His coffin was his frame — dray-cart wheel lashed into hollow trunk of a tree in which an apparition resembling himself had been sealed — and the robed shell of a creature lying there was desolation’s fiend masquerading as the masked parent, the masked advocate, I once knew.
*
My father’s death left an indelible scar on my mother’s breasts and heart. It coincided with the beginning of the cancer from which she died in the early 1940s. Masters became my foster-father. And yet I felt parentless when Martin became an ape of soul dressed in bleached snow in the trunk of a tree that served as his epitaph and coffin. How else may I describe the shock of incredulity, of incredible parting from someone of whom I had been jealous when he lay in bed with my mother and yet upon whom I had come to rely as if he were a god?
Such parentless eventuality is the origin of the paradoxes in this book on which I have been engaged for twenty-five years and more. For instance, Masters was my foster-father over the years following my father’s death, yet I became his fiction-parent — and the fiction-parent of Thomas and other characters — in embarking upon a biography of spirit in them, through them, overshadowing them all. I grew by involuntary stages to appreciate the significance of the “mask of the cuckold” that he (Masters) identified with his legal father through whom, in fact, his survival in his mother’s glass womb was assured when she contemplated Abortion and he protected her and her unborn child by another man.
GLASS BODY. PHANTOM HORSE.
The conjunction arose in my mind intuitively, secretively, like the seed of opera or symphony one Easter Friday when Masters, Amaryllis and I visited the Portuguese Cathedral in Main Street, New Forest.
It was the year after my father’s funeral. The Portuguese were renowned for the Carnival theatre they staged at Easter. The Good Friday Christ was nailed into, then taken from, the cross. The painted blood on his hands and feet, and in his side, seemed astonishingly real. I was struck, however, less by painted blood than by the gloom and shadow, the radiance and dazzle, of glass windows arching up to the roof of the world. I was in the mutuality of the divine, I was in mother-horse, I was in father-glass, father-horse, mother-glass, I ascended, descended, into a mysterious constellation of evolutionary spaces.
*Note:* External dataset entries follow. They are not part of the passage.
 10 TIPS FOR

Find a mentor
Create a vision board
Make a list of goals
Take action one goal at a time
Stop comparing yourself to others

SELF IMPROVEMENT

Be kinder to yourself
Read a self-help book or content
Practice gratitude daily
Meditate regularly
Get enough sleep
Amaryllis was a Catholic by upbringing and it was through her, I believe, that Masters thought of taking us to the Easter Carnival Mass. I dreamt she was covered with autumn leaves within the phantom horse of the glass-cathedral. Was it a good or a bad omen that the rain of leaves covering her had been cropped by space? We were in the same broad church, the same narrow boat, the same vicarious coffin, the same ultimate cradle, and the digestive rumbling organs of space enlivened, rather than extinguished, the fire of her spirit. I did not see her again until 1957 when I came to London. Masters arranged her passage to England from South America in 1940 and there were rumours that the vessel in which she sailed had been torpedoed by a German submarine and that the sea was strewn by leaves and feathers (akin to fish and scales and stars) of oceanic tree or epitaph. My dream-premonition come true! But the rumours were false. We met in the year Masters and I arrived in England and were married in 1959 at the Registry Office in Kensington.